Marshall, a notoriously careless and sloppy dresser, wore a robe on the bench. However, Holmes, during almost all his state-court service, sat in his English-tailored suits because a century earlier the Massachusetts judges had renounced the robe. The matter of judicial attire bespeaks Americans’ ambivalence toward our judiciary. A robe imparts a solemnity that street clothes do not; it also suggests an Olympian quality in the wearer. Beyond that, the shape and blackness of the robe evoke images of a priest handing down the word of the Lord. The physical elevation of the bench intensifies the idea of lofty separation from the rest of humankind. Looking up at the robed judge, it is hard to remember that originally judges wore robes simply to keep warm in drafty, barely heated courtrooms.
A judge wearing business clothes, on the other hand, is someone just like the rest of us. It is no coincidence that Massachusetts judges resumed the robe after Holmes became chief justice there, not because he ordained it but because the bar actually petitioned the court to restore the formality. Perhaps the lawyers believed that justice is more nearly the pure article if whoever dispenses it looks solemnly unapproachable.
Judges know better. As if to emphasize that it is the human within the cloak who matters, Chief Justice William Rehnquist has taken to presiding, even over a presidential impeachment trial, in a robe of his own design featuring gold sleeve decorations. He is said to have drawn his inspiration from the lord chancellor’s regalia. Not the lord chancellor of Britain but the character in Gilbert and Sullivan’s Iolanthe . Thus, even in the judicial empyrean, life follows art.
We Americans do not know what we really think of our judges. Even in fiction, our uncertainty stands out. Are they heroes or villains? Recall the calm and judicious Judge Weaver in Anatomy of a Murder (written, incidentally, by a sitting member of the Michigan Supreme Court), especially as played by that homespun lawyer from State Street, Boston, Joseph Welch, who himself contributed to the image of American justice by his famous confrontation with Sen. Joseph McCarthy. And remember Lewis Stone playing the kindly, wise Judge Hardy, father to Mickey Rooney’s Andy. But then remember Hawthorne’s cruel Judge Pyncheon, in The House of the Seven Gables .

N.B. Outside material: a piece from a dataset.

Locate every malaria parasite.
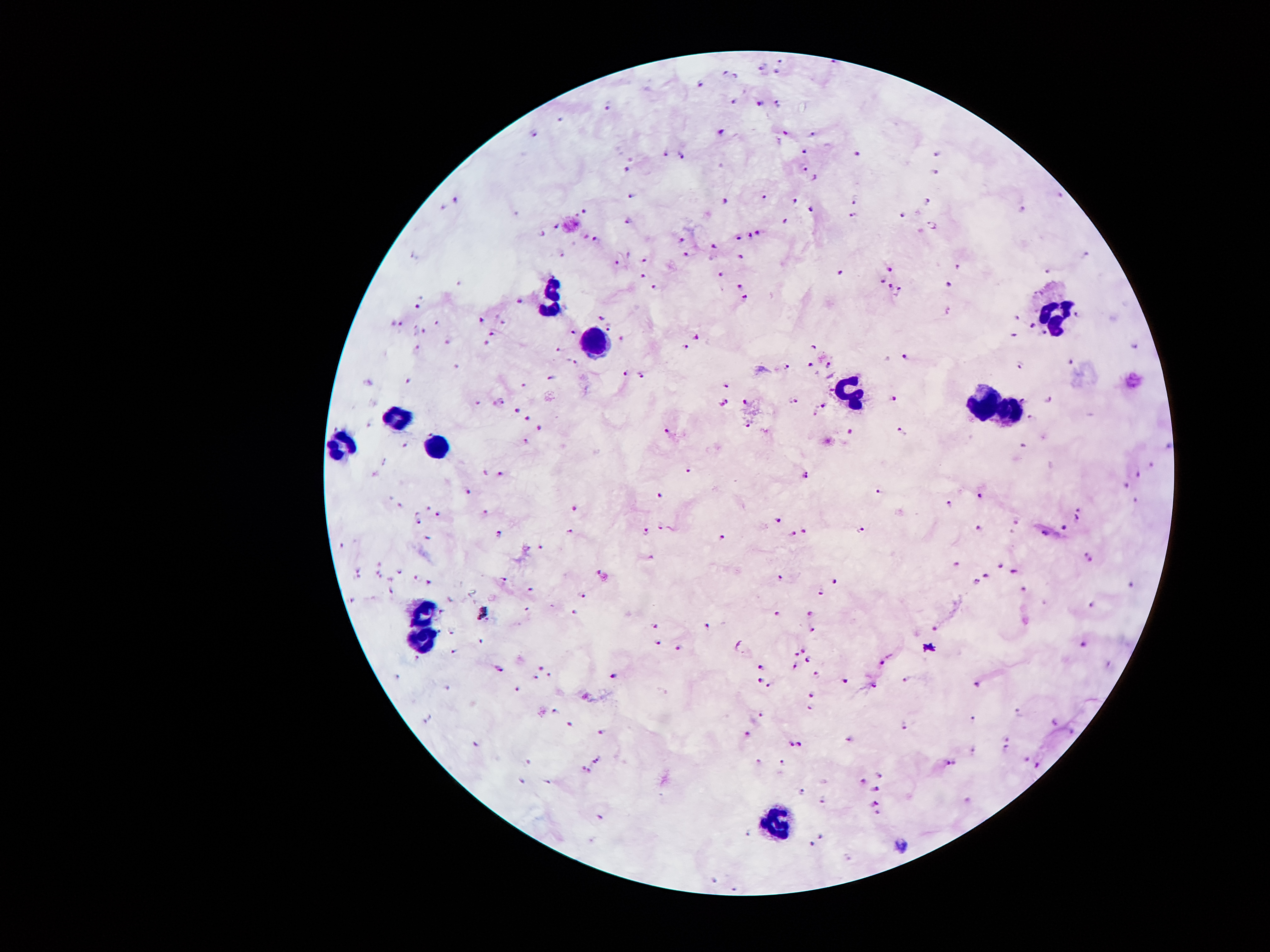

Perhaps the best historical example of our schizophrenic treatment of judges came during Franklin D. Roosevelt’s so called court-packing scheme. Frustrated, as were many Americans, by the Supreme Court’s consistent rejection of laws calculated to meet the stresses of the Depression, Roosevelt conceived the idea of bringing additional Justices to the Supreme Court, ostensibly to aid in the work but actually to provide a majority that would sustain his New Deal legislation.
It was not the most straightforward way of solving the logjam, but given the need for progress, neither was Roosevelt’s plan entirely irrational. After all, Congress had changed the Supreme Court’s number of seats at various times in the past. Indeed, in light of the tremendous electoral victory he won in 1936, Roosevelt might plausibly have believed that the country would continue to support him in this fight.
He miscalculated badly. Led by the astute Chief Justice Hughes, popular resistance to any kind of tampering with the Court buried Roosevelt’s scheme under an avalanche of sentiment. However loud the popular dissatisfaction with the failure to sanction badly needed legislation, the American people were resoundingly unwilling to vent their rage either on the Court itself or on the Justices personally.
No surprise. We may hate judges, but we have never stopped loving them.